§ TASK TO COMPLETE
In the records below, repeat exactly the lines between the line holding "The Secret Life of Twickenham" and the line holding "Blog de Fernando", inclusive, and drop the pictures.

--- DATA Enclosed Below ---

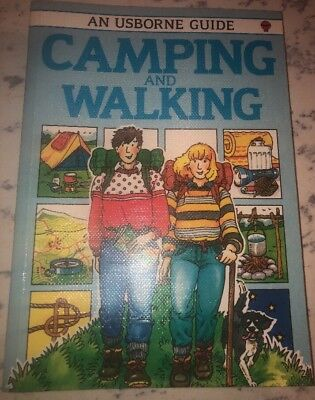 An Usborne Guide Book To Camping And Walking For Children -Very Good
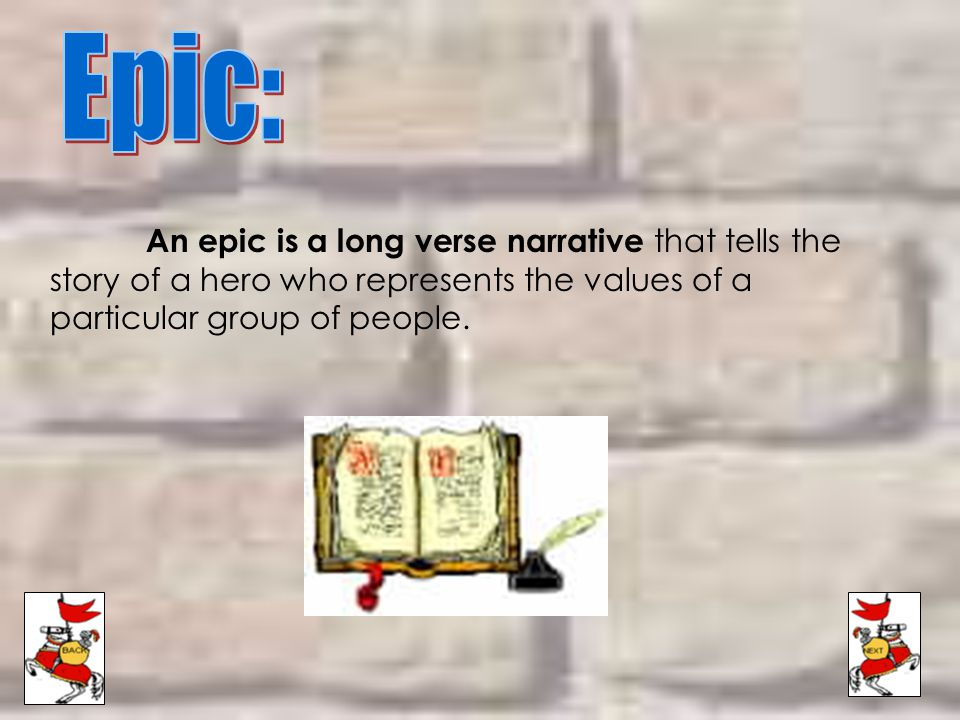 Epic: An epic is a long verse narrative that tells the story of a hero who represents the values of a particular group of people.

--- End of Enclosed DATA ---
--- DATA Enclosed Below ---

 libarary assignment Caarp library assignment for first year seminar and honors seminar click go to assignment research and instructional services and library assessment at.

--- End of Enclosed DATA ---
--- DATA Enclosed Below ---

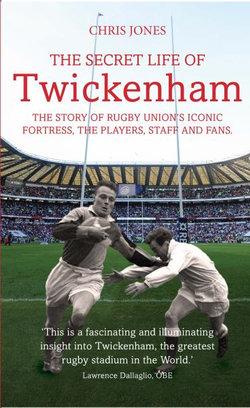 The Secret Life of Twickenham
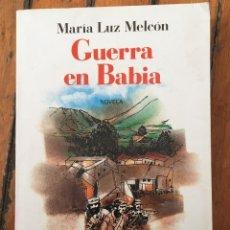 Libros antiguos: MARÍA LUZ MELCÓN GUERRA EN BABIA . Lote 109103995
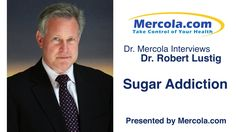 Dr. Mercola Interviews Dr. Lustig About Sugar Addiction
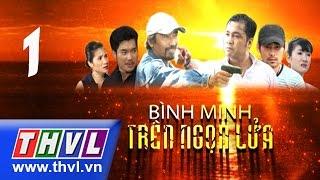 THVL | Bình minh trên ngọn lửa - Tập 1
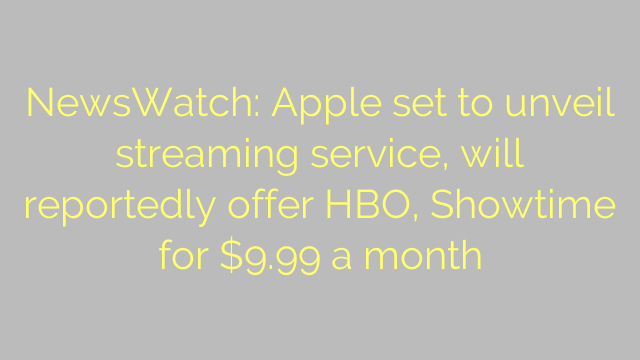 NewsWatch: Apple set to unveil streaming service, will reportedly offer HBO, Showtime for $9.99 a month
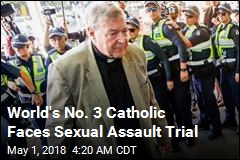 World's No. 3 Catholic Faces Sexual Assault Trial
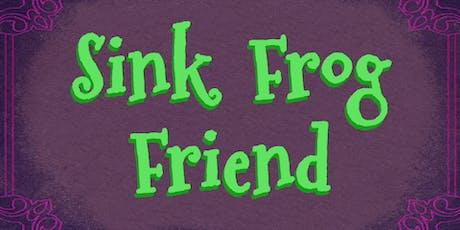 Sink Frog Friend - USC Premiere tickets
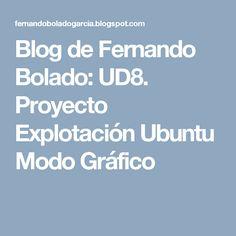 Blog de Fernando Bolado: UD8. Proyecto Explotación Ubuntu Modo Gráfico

--- End of Enclosed DATA ---

§ OUTPUT OF THE EXERCISE
 The Secret Life of Twickenham
 Libros antiguos: MARÍA LUZ MELCÓN GUERRA EN BABIA . Lote 109103995
 Dr. Mercola Interviews Dr. Lustig About Sugar Addiction
 THVL | Bình minh trên ngọn lửa - Tập 1
 NewsWatch: Apple set to unveil streaming service, will reportedly offer HBO, Showtime for $9.99 a month
 World's No. 3 Catholic Faces Sexual Assault Trial
 Sink Frog Friend - USC Premiere tickets
 Blog de Fernando Bolado: UD8. Proyecto Explotación Ubuntu Modo Gráfico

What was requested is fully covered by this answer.